* Exercise text:
According to a 2003 EPA Landfill Waste and Geotechnical Stability Report, PET (polyethylene terephthalate) containers, which make up the vast majority of beverage containers, take up 9.8 cubic yards per ton as opposed to the 2.75-yard per ton needed for “average” landfill materials, making them one of the more space-hogging forms of societal waste.

Nonredeemable bottles also litter our roads and rivers; the Container Recycling Institute (a national nonprofit organization founded in 1991) claims that states that have implemented Bottle Bills have experienced a 70 to 85 percent reduction in litter. Regionally, a 2003 survey by the Mass. Department of Fisheries, Wildlife and Environmental Law Enforcement, conducted during a cleanup of the Charles River, concluded that non-redeemable containers are 9 times more likely to wind up as litter in waterways than deposit containers.

The Coalition catalogues a host of other business-friendly, non-environmentalist reasons to update the bill, pitting industry against industry in hopes of some aid from the proverbial hand of the free market. Since PET is almost purely petroleum, and the use of PET containers is skyrocketing globally, the Coalition argues that efforts to up recycling of the stuff would actually conserve oil. It quotes another CRI study that found that “had the 3.2 billion pounds of wasted PET bottles been recycled in 2002, they would have saved the energy equivalent of 6.2 million barrels of oil.”

CRI also notes that “gains in employment have been shown in nearly every state with deposit systems. In Michigan an additional 4,684 jobs were added to the economy. New York found that 3,800 new jobs were created in that state. Massachusetts and Vermont gained 1,800 and 350 jobs respectively.”

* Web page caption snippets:
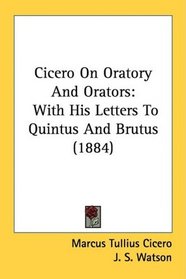 Cicero On Oratory And Orators: With His Letters To Quintus And Brutus (1884)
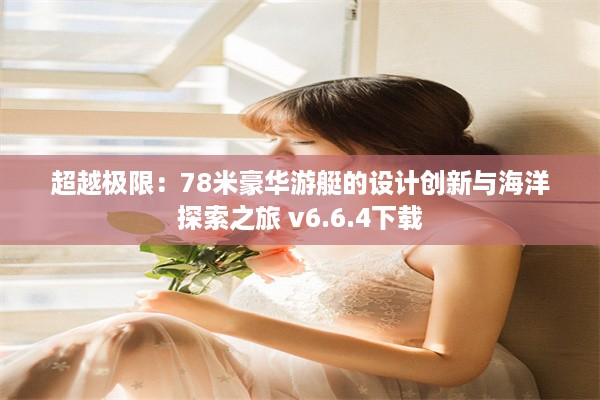 超越极限：78米豪华游艇的设计创新与海洋探索之旅 v6.6.4下载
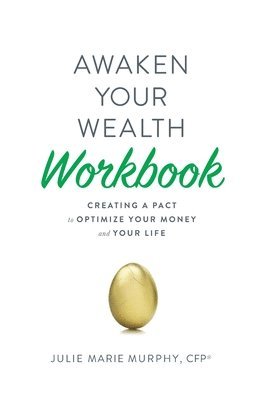 Awaken Your Wealth Workbook 1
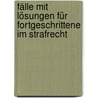 Fälle mit Lösungen für Fortgeschrittene im Strafrecht door Gereon Wolters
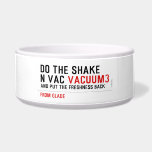 Do the Shake  n vac  Pet Bowls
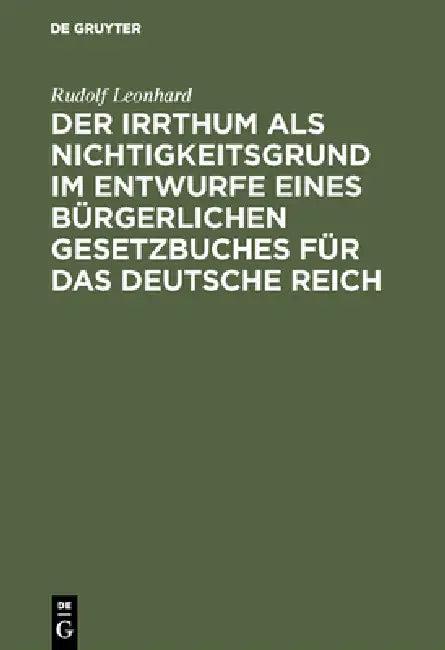 Der Irrthum als Nichtigkeitsgrund im Entwurfe eines bürgerlichen Gesetzbuches für das Deutsche Reich (English, Rudolf Leonhard)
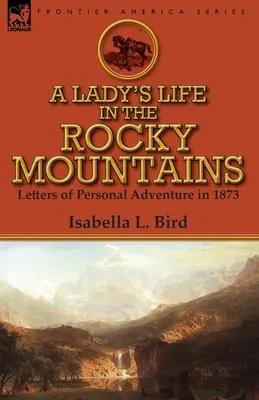 Viața unei doamne în Munții Stâncoși: Scrisori de aventură personală în 1873 - A Lady's Life in the Rocky Mountains: Letters of Personal Adventure in 1873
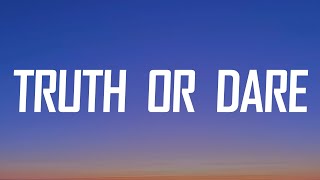 Tyla - Truth or Dare (Lyrics)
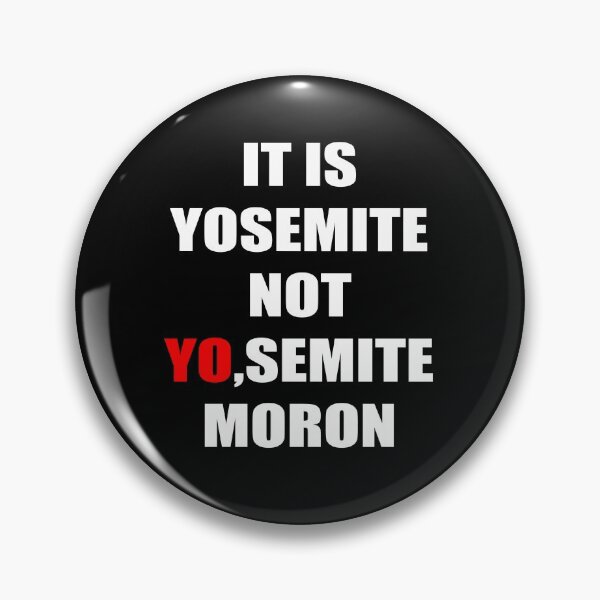 Item preview, IT'S YOSEMITE NOT YO,SEMITE MORON designed and sold by Kathrine2302.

* Task requirements:
[A] In the text on bottle bills, how many cubic yards per ton do PET containers take up according to the 2003 EPA report?
[B] Copy out the rows from the first row up to and including the line with "Der Irrthum als", leaving out the pictures.
The text and the rows come from separate, unrelated sources.

* Solutions to the exercise:
[A] 9.8 cubic yards per ton.

[B]
 Cicero On Oratory And Orators: With His Letters To Quintus And Brutus (1884)
 超越极限：78米豪华游艇的设计创新与海洋探索之旅 v6.6.4下载
 Awaken Your Wealth Workbook 1
 Fälle mit Lösungen für Fortgeschrittene im Strafrecht door Gereon Wolters
 Do the Shake  n vac  Pet Bowls
 Der Irrthum als Nichtigkeitsgrund im Entwurfe eines bürgerlichen Gesetzbuches für das Deutsche Reich (English, Rudolf Leonhard)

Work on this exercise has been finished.